Eek…I Overshared! And Now You Know The Real Me!

d11993248deb9f32e43771e8f3beff02I am totally having mommy guilt about oversharing yesterday. Think of it as drinking too much and being embarrassed the next day about what you said and did. We’ve all been there. At least I know I have! (One too many times) Except yesterday I wasn’t drinking.
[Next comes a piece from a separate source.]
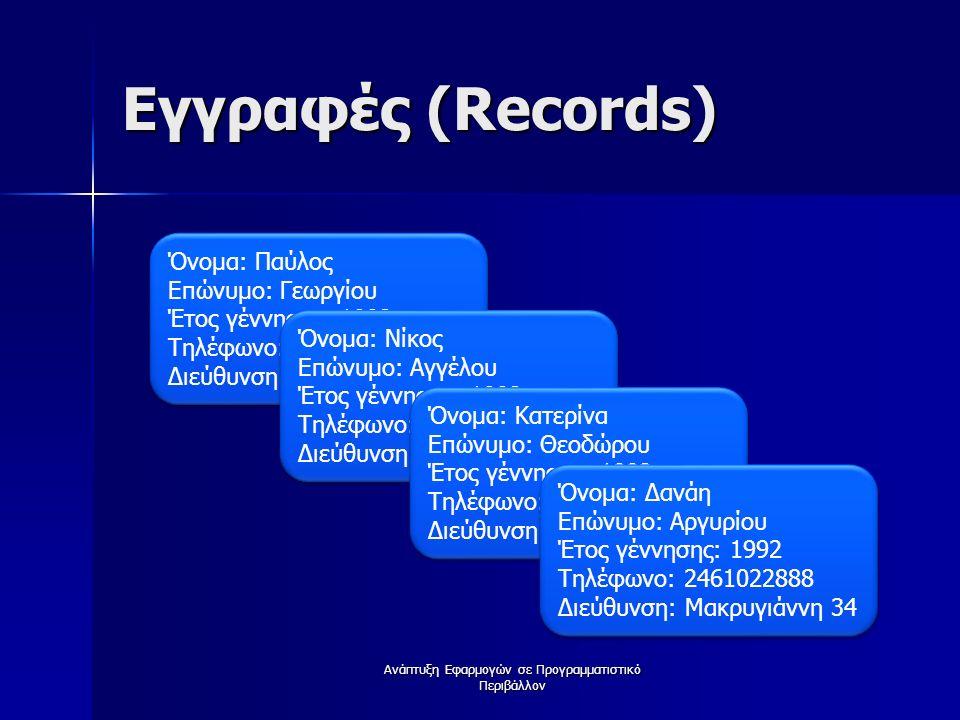 Εγγραφές (Records) Ανάπτυξη Εφαρμογών σε Προγραμματιστικό Περιβάλλον Όνομα: Παύλος Επώνυμο: Γεωργίου Έτος γέννησης: 1992 Τηλέφωνο: 2461022555 Διεύθυνση: Μακρυγιάννη 24 Όνομα: Παύλος Επώνυμο: Γεωργίου Έτος γέννησης: 1992 Τηλέφωνο: 2461022555 Διεύθυνση: Μακρυγιάννη 24 Όνομα: Νίκος Επώνυμο: Αγγέλου Έτος γέννησης: 1992 Τηλέφωνο: 2461022666 Διεύθυνση: Μακρυγιάννη 42 Όνομα: Νίκος Επώνυμο: Αγγέλου Έτος γέννησης: 1992 Τηλέφωνο: 2461022666 Διεύθυνση: Μακρυγιάννη 42 Όνομα: Κατερίνα Επώνυμο: Θεοδώρου Έτος γέννησης: 1992 Τηλέφωνο: 2461022777 Διεύθυνση: Μακρυγιάννη 52 Όνομα: Κατερίνα Επώνυμο: Θεοδώρου Έτος γέννησης: 1992 Τηλέφωνο: 2461022777 Διεύθυνση: Μακρυγιάννη 52 Όνομα: Δανάη Επώνυμο: Αργυρίου Έτος γέννησης: 1992 Τηλέφωνο: 2461022888 Διεύθυνση: Μακρυγιάννη 34 Όνομα: Δανάη Επώνυμο: Αργυρίου Έτος γέννησης: 1992 Τηλέφωνο: 2461022888 Διεύθυνση: Μακρυγιάννη 34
I was just plain, old sad. And worn down. And needed help. A good night’s sleep reminded me that life could be a lot worse.

If I was to sum up Cooper’s behaviors I can link every single one to lack of communication. He can’t say what he wants and needs and therefore feels like we don’t understand him. Which, half the time we don’t. And his brain is growing fast. I can see that and the lack of language is really becoming apparent.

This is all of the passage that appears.